- ICH GCP
- US Clinical Trials Registry
- Clinical Trial NCT00006044
Testosterone in Treating Patients With Progressive Prostate Cancer That No Longer Responds to Hormone Therapy
A Phase I Trial of Testosterone in Patients With Progressive Androgen-Independent Prostate Cancer
RATIONALE: High doses of testosterone may be effective in killing prostate cancer cells that no longer respond to hormone therapy.

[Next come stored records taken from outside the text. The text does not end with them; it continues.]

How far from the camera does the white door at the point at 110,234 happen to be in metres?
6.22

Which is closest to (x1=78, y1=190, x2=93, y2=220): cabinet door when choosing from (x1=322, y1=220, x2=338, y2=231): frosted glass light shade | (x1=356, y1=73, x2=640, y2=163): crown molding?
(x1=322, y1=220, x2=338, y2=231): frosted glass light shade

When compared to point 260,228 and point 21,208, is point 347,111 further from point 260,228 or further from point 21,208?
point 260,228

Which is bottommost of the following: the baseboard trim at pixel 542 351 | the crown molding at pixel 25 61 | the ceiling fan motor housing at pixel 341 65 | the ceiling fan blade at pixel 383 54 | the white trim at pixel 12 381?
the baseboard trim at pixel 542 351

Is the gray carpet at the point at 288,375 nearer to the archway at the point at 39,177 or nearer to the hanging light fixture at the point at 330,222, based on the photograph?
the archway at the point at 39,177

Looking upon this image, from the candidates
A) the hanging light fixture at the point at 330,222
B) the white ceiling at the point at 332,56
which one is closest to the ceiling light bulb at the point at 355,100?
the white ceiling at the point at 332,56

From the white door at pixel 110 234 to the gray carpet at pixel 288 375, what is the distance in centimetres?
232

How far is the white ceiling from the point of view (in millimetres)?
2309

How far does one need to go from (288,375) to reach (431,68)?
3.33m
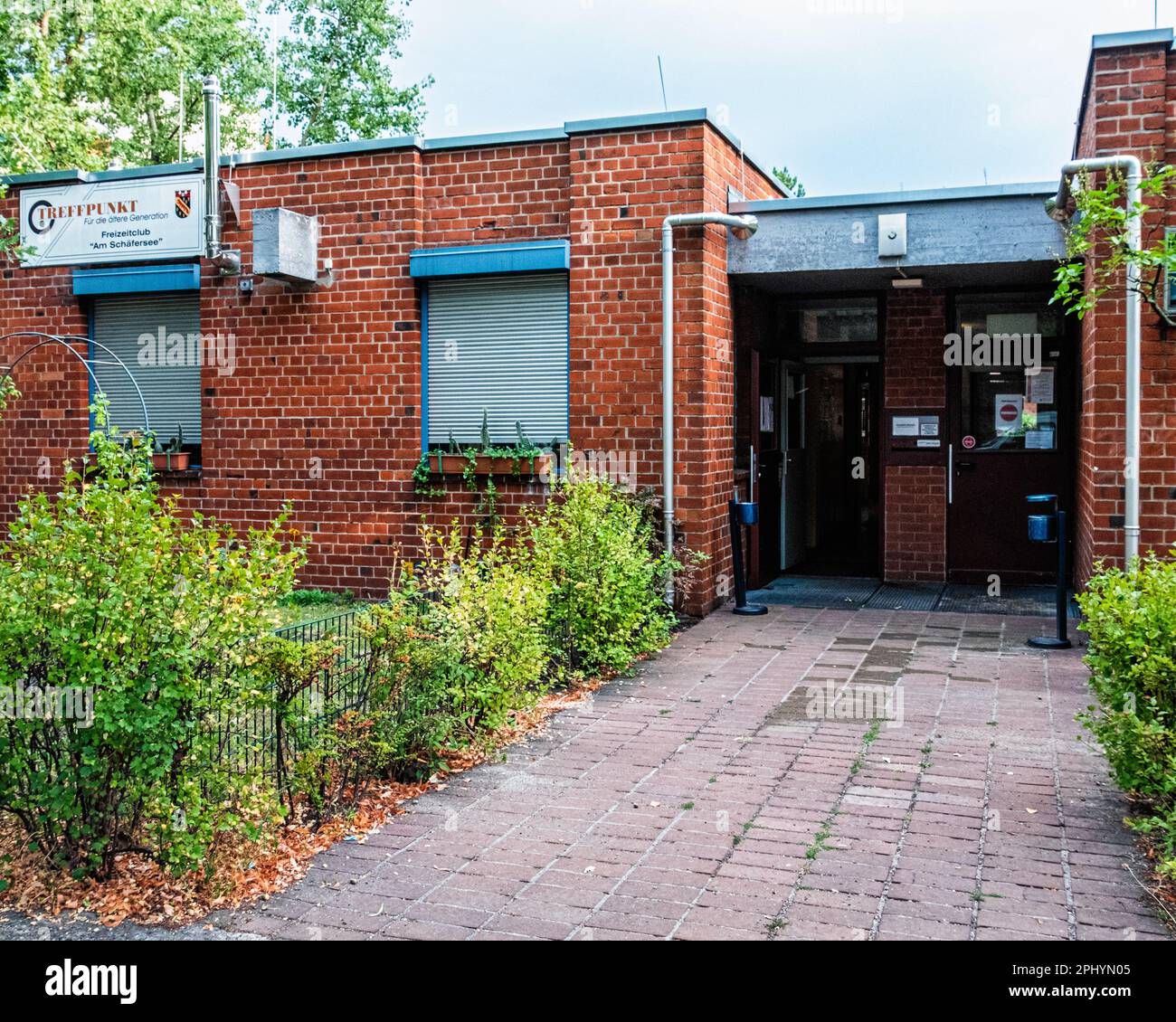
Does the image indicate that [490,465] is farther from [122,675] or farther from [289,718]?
[122,675]

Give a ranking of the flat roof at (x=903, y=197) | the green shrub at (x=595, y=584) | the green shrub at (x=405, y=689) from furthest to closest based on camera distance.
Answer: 1. the flat roof at (x=903, y=197)
2. the green shrub at (x=595, y=584)
3. the green shrub at (x=405, y=689)

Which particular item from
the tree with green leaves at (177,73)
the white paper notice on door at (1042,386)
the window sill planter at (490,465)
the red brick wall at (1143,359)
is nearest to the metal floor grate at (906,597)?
the white paper notice on door at (1042,386)

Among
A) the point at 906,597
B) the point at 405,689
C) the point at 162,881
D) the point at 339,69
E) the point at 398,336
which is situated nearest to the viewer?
the point at 162,881

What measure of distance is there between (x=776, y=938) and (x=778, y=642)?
5.35m

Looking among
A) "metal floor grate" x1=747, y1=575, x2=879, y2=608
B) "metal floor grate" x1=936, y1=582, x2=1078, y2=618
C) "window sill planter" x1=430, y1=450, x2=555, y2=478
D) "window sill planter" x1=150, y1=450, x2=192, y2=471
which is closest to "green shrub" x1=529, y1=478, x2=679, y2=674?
"window sill planter" x1=430, y1=450, x2=555, y2=478

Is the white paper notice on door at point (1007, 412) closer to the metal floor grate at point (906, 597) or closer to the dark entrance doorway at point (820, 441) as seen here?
the dark entrance doorway at point (820, 441)

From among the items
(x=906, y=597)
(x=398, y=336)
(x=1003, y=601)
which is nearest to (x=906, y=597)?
(x=906, y=597)

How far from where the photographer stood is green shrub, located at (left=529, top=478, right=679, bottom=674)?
8.00m

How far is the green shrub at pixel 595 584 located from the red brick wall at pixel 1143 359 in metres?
3.38

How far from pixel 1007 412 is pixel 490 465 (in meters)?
5.19

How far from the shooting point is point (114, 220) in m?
11.8

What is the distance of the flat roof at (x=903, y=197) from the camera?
9781mm
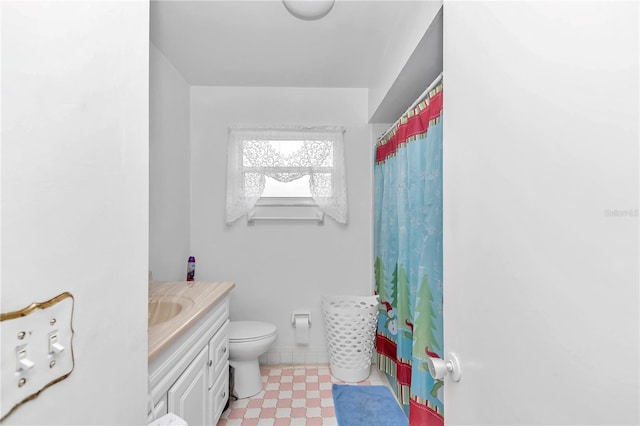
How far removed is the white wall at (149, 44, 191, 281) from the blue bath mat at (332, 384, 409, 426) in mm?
1450

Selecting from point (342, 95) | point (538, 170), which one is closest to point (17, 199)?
point (538, 170)

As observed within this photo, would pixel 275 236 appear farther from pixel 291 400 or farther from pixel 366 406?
pixel 366 406

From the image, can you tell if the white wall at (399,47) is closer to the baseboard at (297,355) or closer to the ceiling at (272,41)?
the ceiling at (272,41)

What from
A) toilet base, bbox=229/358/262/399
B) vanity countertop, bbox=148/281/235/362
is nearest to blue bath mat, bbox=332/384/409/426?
toilet base, bbox=229/358/262/399

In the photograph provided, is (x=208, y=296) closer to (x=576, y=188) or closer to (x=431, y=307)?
(x=431, y=307)

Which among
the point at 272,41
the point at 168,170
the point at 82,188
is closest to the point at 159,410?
the point at 82,188

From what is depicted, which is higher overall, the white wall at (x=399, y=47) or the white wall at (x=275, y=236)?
the white wall at (x=399, y=47)

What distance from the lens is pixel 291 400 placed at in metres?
2.25

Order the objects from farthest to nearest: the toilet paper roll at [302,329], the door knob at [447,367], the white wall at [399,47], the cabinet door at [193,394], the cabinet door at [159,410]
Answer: the toilet paper roll at [302,329] → the white wall at [399,47] → the cabinet door at [193,394] → the cabinet door at [159,410] → the door knob at [447,367]

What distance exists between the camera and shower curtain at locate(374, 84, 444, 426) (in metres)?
1.45

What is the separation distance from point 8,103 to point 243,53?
2002 millimetres

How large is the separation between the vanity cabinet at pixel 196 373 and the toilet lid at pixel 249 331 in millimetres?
186

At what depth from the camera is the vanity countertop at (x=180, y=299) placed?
1133 mm

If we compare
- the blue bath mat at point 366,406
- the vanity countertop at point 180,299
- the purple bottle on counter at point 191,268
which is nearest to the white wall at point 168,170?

PURPOSE: Phase I trial to study the effectiveness of testosterone in treating patients who have progressive prostate cancer that no longer responds to hormone therapy.
Study Overview
Detailed Description
OBJECTIVES:
- Determine the safety and maximum tolerated dose of exogenously administered testosterone in patients with progressive androgen-independent prostate cancer who have been in castrate state either surgically or pharmacologically for a minimum of 1 year.
- Assess the changes in expression of androgen receptor and other receptors in human biopsy specimens or circulating tumor cells before and after this treatment in this patient population.
OUTLINE: This is a dose-escalation study.
Patients receive testosterone via an enhanced absorption transdermal system continuously for 28 days. The transdermal patches are changed daily.
Cohorts of 3-6 patients receive a fixed daily dose of testosterone with escalating duration of exposure until the maximum tolerated dose (MTD) is determined. The MTD is defined as the dose preceding that at which 2 of 3 or 2 of 6 patients experience dose-limiting toxicities.
Patients are followed at day 1 and at weeks 2 and 4.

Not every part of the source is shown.